With additional biosimilars expected to reach the market later this year and beyond, Canada has made another move to foster biosimilar adoption with 2 recent developments.
With additional biosimilars expected to reach the market later this year and beyond, Canada has made another move to foster biosimilar adoption with 2 recent developments.
The pan-Canadian Pharmaceutical Alliance (pCPA) and Cancer Care Ontario have partnered to create a pan-Canadian Oncology Biosimilars Initiative, which aims to ensure appropriate implementation and cost-effective use of therapeutic oncology biosimilars across Canada.
In November 2018, the Initiative held a Pan-Canadian Oncology Biosimilars Summit; the Initiative released a report of the summit as well as an action plan.
Feedback from the summit informed the action plan, which lays out what will be required in order to facilitate the adoption of oncology biosimilars. There are 3 therapeutic oncology biosimilars that are expected in Canada during the next few years: bevacizumab, which references Avastin; trastuzumab, which references Herceptin; and rituximab, which references Rituxan. Bevacizumab and trastuzumab are expected to become available in the third quarter of 2019.
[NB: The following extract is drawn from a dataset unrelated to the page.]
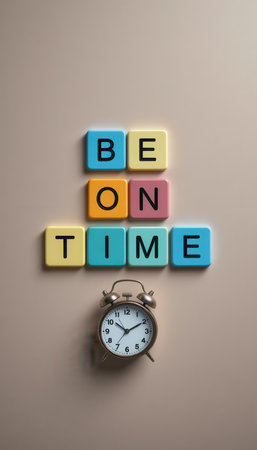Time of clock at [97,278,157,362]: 10:10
The plan calls for engaging stakeholders throughout the process; addressing the logistical and technical challenges to adopting best practices and standardized approaches to prescribing, storing, preparing, labelling, dispensing, and administering oncology biosimilars; developing reimbursement strategies that promote implementation; creating clear guidance on clinical scenarios such as initiating, switching, and generalizability; reinvesting savings from oncology biosimilars; developing an evaluation and monitoring plan that includes the collection and generation of real-world evidence, including patient-reported outcomes and the net value of biosimilar adoption.
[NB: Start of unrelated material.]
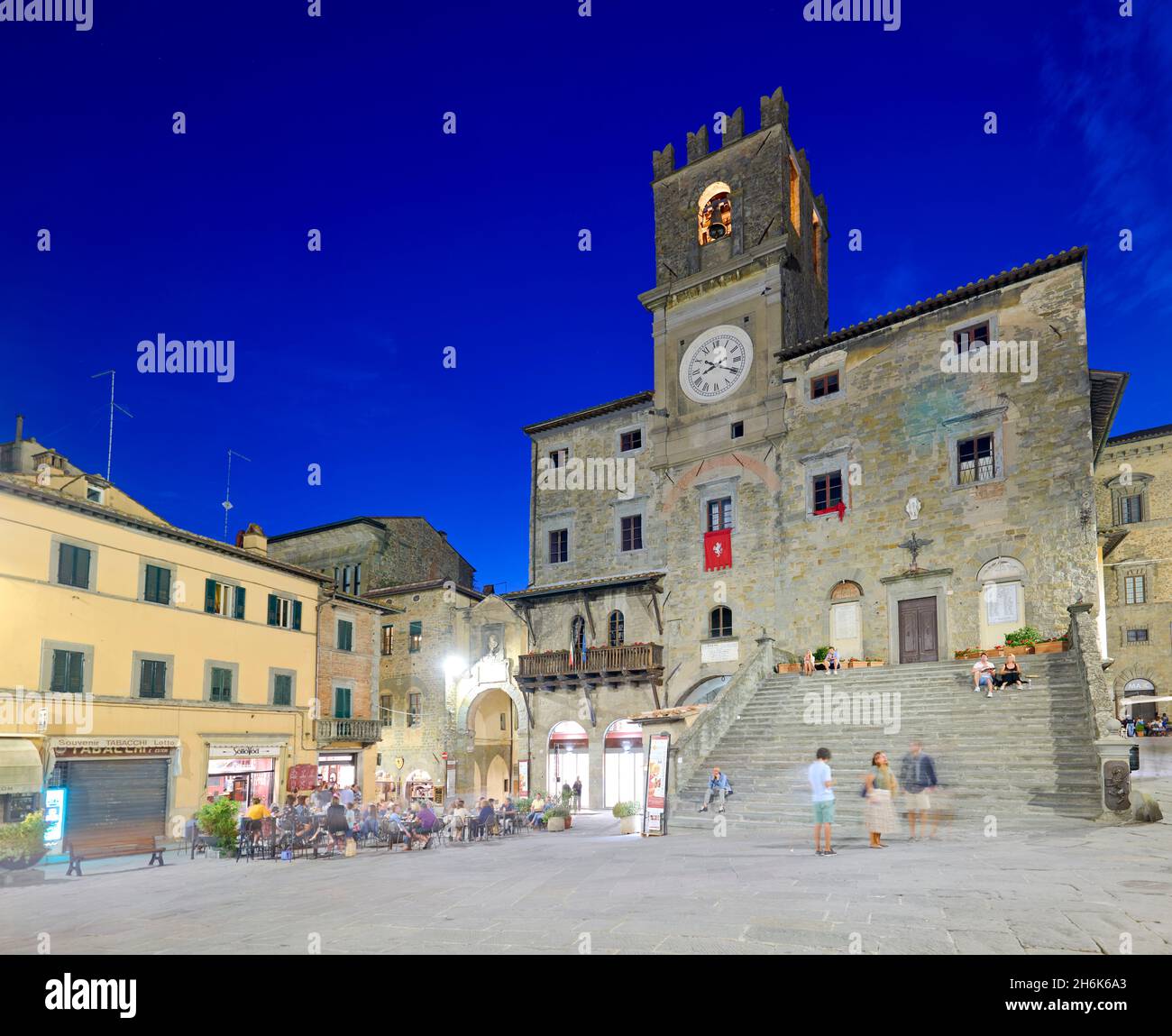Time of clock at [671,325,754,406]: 8:19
As with the United States, Canada lags behind the European Union in terms of number of biosimilars approved and uptake of these products.
In the second development, Health Canada announced that it is collaborating with the Drug Safety and Effectiveness Network (DSEN) on a project studying patients with inflammatory rheumatic diseases and inflammatory bowel disease who are taking biologic drugs, aiming to compare the safety and effectiveness of biosimilar drugs to the reference biologic drug.
The DSEN was established in 2009 as a partnership between the Canadian Institutes of Health Research and Health Canada to examine issues related to affordability, accessibility, and appropriate use.
The Canadian Network for Advanced Interdisciplinary Methods for comparative effectiveness research (CAN-AIM) team, which is part of the DSEN, is undertaking this work.
CAN-AIM will study patients across Canada; the primary focus is on patients without a previous history of biologic drug use. CAN-AIM will also study patients switching to a biosimilar drug from a reference biologic drug.
The 5-year study will measure how long patients stay on treatment, whether they require new treatment, whether their disease control improves, and the occurrence of adverse reactions that could be related to these drugs.
Adult patients are currently being recruited from both rheumatology and IBD cohorts and retrospective data is being analyzed.